Apprentis… et fiers de l’être! © Isabelle Clément
Longtemps associé aux classes plus faibles, l’apprentissage semble être de plus en plus apprécié à sa juste valeur. Des jeunes témoignent.
«Déjà petite on me parlait de l’université; donc on ne se pose même pas la question: on y va parce qu’ailleurs, ça n’existe pas.» Julie Gremaud, 24 ans, a vu tous ses préjugés voler en éclats lorsque, après avoir commencé des études universitaires, elle s’est finalement redirigée vers un apprentissage de libraire. «J’ai avancé avec des œillères, et je pense qu’on est beaucoup à l’avoir fait. C’est comme si c’était tabou d’être au cycle d’orientation (CO) en prégymnasiale et de vouloir continuer avec un apprentissage», déclare-t-elle en repensant à son parcours. Cette méconnaissance de la palette professionnelle, Nadine Christen, conseillère en orientation au CO de Jolimont, la constate aussi: «J’ai l’impression que beaucoup d’élèves en prégymnasiale (PG) ne réfléchissent pas et se disent que comme ils sont en PG, ils doivent aller au collège.»
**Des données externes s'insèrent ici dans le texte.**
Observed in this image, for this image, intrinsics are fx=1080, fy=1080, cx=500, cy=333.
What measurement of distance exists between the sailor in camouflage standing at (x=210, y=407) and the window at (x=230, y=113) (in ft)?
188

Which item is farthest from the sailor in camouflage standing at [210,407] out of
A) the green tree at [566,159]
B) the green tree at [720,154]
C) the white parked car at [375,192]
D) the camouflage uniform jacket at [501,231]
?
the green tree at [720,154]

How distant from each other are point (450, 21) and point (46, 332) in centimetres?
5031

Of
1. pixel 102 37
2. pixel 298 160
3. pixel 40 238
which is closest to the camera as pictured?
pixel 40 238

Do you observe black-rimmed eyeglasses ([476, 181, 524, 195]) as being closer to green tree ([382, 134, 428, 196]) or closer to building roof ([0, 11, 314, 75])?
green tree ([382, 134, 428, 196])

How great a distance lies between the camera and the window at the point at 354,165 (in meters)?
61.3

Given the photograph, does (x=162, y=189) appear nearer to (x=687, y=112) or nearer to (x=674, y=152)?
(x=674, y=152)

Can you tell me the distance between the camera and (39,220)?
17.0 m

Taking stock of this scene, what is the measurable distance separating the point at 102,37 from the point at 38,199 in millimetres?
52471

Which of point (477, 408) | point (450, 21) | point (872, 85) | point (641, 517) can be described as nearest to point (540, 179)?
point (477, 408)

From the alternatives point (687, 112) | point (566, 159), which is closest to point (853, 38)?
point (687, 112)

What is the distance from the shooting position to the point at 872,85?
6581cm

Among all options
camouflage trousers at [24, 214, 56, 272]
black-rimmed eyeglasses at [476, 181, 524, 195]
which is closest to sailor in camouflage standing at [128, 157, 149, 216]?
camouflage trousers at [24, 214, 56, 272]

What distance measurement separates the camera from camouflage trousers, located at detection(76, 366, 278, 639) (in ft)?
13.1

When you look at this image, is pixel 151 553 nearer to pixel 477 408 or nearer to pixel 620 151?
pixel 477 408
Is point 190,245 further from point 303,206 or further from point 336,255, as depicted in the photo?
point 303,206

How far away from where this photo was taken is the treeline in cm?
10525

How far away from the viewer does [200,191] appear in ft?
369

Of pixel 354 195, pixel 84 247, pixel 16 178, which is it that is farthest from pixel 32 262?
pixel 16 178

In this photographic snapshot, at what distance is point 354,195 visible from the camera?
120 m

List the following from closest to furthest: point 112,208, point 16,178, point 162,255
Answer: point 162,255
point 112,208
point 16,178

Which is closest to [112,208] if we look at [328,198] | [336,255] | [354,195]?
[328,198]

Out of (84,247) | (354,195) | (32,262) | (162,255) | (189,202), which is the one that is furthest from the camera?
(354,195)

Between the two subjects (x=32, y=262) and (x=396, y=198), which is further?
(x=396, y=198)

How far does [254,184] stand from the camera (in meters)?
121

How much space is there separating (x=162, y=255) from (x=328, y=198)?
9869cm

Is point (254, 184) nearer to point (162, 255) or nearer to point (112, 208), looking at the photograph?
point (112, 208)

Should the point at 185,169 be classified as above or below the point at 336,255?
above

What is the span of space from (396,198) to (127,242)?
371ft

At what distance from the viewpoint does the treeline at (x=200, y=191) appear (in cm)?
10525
Mais pourquoi ce tabou autour des apprentissages? «Ça peut être mal perçu parce que les classes un peu plus faibles scolairement se dirigent automatiquement vers cette voie; mais ça n’a rien à voir avec les compétences, car les apprentissages sont des formations très exigeantes», explique Nadine Christen. Et ce n’est pas Julie Gremaud qui dira le contraire après avoir découvert son nouveau métier: «Il faut connaître les aspects techniques mais aussi culturels, être au courant des nouveautés; les clients s’attendent presque à ce qu’on en sache plus qu’eux!»
Des études ensuite
La dichotomie entre études et apprentissage n’est pourtant pas si évidente que cela: «Un apprentissage reste une formation, les jeunes ont des cours, et s’ils souhaitent continuer à se former ensuite, il y a des possibilités», nous éclaire Nadine Christen. Jérémy Schouwey, 19 ans, apprenti menuisier pour qui l’apprentissage a toujours été une évidence, n’est pas du tout hermétique à une formation supérieure: «Faire des études à la place de l’apprentissage, non; mais après, pourquoi pas faire l’Ecole suisse du bois pour devenir ingénieur en technologie du bois.» C’est une porte que Julie Gremaud se laisse également ouverte: «Je trouve bien de faire un apprentissage avant de passer par des savoirs plus théoriques, et ce n’est pas parce que je suis passée par un apprentissage que je me priverai par la suite de faire des études supérieures.»
Un beau tremplin
Finie l’époque où arrêter ses études signifiait fatalement le début d’un long calvaire pour gagner son pain. Aujourd’hui, l’apprentissage forme à la vraie vie, peut-être même plus que les hautes écoles. «Trouver un travail juste avec la maturité, c’est difficile. Tandis qu’avec un apprentissage, même si tu as fait mécanicien, tu peux te retrouver chef d’une entreprise de plâtriers en apprenant sur le tas», constate Jérémy Schouwey.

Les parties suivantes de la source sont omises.